Quels noms propres de personnes, de médias, de plateformes et d'organismes la chronique sur l'interdiction des réseaux sociaux aux jeunes cite-t-elle ? Donnez-les tous.

═══ Texte fourni

CHRONIQUE. Interdire les réseaux sociaux aux plus jeunes, oui, mais comment ? La question, complexe, mérite de se pencher sur la technologie et ses usages.

Dans une tribune publiée le 22 septembre dernier dans Les Échos, le philosophe Gaspard Kœnig défend à raison l’interdiction chez les moins de seize ans d’utiliser les réseaux sociaux. Connaissant les dérives ainsi que les conséquences psychologiques néfastes chez les jeunes, ce point de vue est raisonnable. Seulement, voilà, il cache un autre problème beaucoup plus complexe que le simple fait de décider l’interdiction : les moyens pour y parvenir, en vérifiant et en confirmant l’âge des utilisateurs. Pour tenter de résoudre cette énigme, il faut s’intéresser à la technologie, et aux usages de ces outils numériques, somme toute encore trop opaques et incompréhensibles pour la plupart d’entre nous.
Hypocrisie générale
Aujourd’hui, vous ne le savez sans doute pas, les réseaux sociaux sont interdits aux jeunes de moins de treize ans, sauf dans certains cas avec l’accord des parents. Un mineur ne dispose pas de la capacité juridique de contracter comme signer les conditions générales d’utilisation de TikTok ou Instagram. Cela étant dit, une certaine hypocrisie existe chez les propriétaires de ces plateformes, qui ne vérifient pas l’âge du nouvel utilisateur ou l’accord des parents, mais s’appuient sur la simple affirmation de la part du jeune. C’est ainsi que de nombreux mineurs s’enregistrent sous une fausse identité en mentant sur leur âge. Selon une enquête de 2021 de Génération numérique, il y aurait 63 % des moins de treize ans qui auraient au moins un compte sur un réseau social.

══════
═══ Lignes fournies

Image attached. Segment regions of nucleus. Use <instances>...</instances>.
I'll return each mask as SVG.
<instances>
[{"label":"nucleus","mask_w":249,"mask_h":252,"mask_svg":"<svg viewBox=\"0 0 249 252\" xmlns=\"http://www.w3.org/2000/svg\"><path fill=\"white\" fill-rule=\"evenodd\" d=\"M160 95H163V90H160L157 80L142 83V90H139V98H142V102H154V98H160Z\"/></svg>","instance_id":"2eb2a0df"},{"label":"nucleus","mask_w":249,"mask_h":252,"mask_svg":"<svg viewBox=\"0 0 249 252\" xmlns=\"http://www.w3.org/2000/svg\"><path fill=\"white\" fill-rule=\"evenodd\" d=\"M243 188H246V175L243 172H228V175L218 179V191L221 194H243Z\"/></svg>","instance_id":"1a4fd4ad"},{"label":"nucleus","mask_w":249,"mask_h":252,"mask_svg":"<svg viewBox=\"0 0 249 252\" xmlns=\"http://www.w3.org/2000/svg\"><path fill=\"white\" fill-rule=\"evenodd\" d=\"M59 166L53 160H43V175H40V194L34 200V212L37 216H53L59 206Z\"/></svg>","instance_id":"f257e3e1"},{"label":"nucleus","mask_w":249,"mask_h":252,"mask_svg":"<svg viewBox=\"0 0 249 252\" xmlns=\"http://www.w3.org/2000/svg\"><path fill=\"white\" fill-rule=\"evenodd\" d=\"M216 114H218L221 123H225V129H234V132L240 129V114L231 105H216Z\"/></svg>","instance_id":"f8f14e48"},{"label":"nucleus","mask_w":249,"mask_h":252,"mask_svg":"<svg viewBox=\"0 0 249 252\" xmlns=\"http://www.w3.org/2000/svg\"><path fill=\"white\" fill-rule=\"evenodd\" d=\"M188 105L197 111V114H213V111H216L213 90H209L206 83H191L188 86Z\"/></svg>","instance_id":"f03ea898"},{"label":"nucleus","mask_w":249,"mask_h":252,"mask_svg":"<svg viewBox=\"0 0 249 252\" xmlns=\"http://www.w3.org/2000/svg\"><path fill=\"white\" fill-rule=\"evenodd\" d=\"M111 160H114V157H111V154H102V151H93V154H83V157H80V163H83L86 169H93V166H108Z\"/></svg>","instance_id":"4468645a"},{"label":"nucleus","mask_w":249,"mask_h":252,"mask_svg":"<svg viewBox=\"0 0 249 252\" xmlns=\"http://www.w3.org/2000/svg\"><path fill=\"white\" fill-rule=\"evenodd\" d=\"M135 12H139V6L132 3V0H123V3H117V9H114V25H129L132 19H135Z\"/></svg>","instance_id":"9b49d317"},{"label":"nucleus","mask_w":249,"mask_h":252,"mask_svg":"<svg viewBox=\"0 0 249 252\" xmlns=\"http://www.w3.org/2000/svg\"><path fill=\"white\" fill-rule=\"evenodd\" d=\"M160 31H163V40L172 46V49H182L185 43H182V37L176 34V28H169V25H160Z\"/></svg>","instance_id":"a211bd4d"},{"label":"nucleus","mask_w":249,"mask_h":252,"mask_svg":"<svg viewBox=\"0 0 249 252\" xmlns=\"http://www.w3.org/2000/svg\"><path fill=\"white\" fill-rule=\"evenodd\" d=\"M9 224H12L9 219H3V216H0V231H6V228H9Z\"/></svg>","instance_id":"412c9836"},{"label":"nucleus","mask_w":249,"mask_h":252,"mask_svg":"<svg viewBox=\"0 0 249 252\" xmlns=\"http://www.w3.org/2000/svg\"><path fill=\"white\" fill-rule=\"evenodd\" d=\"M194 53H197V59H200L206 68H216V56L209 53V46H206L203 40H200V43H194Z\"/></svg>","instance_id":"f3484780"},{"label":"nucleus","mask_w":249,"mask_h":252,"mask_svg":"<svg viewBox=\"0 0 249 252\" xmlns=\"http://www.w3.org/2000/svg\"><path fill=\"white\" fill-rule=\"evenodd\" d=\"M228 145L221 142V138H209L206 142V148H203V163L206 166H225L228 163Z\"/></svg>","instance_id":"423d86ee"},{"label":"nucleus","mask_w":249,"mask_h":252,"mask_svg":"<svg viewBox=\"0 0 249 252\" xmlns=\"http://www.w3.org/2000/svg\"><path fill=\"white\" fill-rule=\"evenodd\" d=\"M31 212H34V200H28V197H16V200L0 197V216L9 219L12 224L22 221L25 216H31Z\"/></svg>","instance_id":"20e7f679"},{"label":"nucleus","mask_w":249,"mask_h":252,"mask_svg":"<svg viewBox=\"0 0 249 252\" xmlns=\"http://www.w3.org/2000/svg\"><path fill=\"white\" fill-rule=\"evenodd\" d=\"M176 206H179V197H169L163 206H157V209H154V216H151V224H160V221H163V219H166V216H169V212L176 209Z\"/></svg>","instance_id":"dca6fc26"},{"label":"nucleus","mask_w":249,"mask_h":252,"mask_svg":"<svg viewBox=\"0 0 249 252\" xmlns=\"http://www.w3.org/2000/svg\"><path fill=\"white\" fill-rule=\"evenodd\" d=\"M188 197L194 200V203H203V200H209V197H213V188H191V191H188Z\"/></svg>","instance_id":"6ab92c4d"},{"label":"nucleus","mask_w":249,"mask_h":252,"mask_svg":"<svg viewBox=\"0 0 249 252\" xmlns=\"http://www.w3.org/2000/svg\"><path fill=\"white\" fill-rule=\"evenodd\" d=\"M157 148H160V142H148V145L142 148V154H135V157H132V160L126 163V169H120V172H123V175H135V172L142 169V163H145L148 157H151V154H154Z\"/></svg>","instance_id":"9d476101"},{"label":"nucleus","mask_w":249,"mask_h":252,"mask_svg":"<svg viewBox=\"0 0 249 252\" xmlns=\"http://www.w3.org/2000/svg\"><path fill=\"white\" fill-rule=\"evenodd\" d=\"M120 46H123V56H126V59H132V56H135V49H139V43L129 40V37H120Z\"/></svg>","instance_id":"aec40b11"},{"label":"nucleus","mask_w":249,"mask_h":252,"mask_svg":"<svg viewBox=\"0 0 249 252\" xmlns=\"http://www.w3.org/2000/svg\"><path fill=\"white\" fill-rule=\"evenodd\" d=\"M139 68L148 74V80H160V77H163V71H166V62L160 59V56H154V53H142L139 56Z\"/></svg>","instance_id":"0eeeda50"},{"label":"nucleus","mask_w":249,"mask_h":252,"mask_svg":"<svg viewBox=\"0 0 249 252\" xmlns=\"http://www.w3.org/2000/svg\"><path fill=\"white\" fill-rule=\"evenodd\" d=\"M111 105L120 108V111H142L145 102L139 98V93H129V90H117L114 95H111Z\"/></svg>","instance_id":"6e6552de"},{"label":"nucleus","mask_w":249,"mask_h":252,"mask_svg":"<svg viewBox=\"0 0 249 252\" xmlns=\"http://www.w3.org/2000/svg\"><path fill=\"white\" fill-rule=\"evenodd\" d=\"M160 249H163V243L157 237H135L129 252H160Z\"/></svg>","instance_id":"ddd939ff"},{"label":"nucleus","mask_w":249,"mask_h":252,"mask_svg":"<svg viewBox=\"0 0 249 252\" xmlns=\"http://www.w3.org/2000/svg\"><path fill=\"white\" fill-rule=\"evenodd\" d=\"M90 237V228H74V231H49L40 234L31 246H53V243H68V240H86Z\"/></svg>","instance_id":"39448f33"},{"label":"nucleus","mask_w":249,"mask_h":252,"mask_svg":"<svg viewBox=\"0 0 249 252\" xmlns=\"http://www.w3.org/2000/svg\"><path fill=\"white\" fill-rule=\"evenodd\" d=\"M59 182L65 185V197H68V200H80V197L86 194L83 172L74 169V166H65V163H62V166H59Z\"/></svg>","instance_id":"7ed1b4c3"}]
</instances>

══════

Réponse =
- Les Échos
- Gaspard Kœnig
- TikTok
- Instagram
- Génération numérique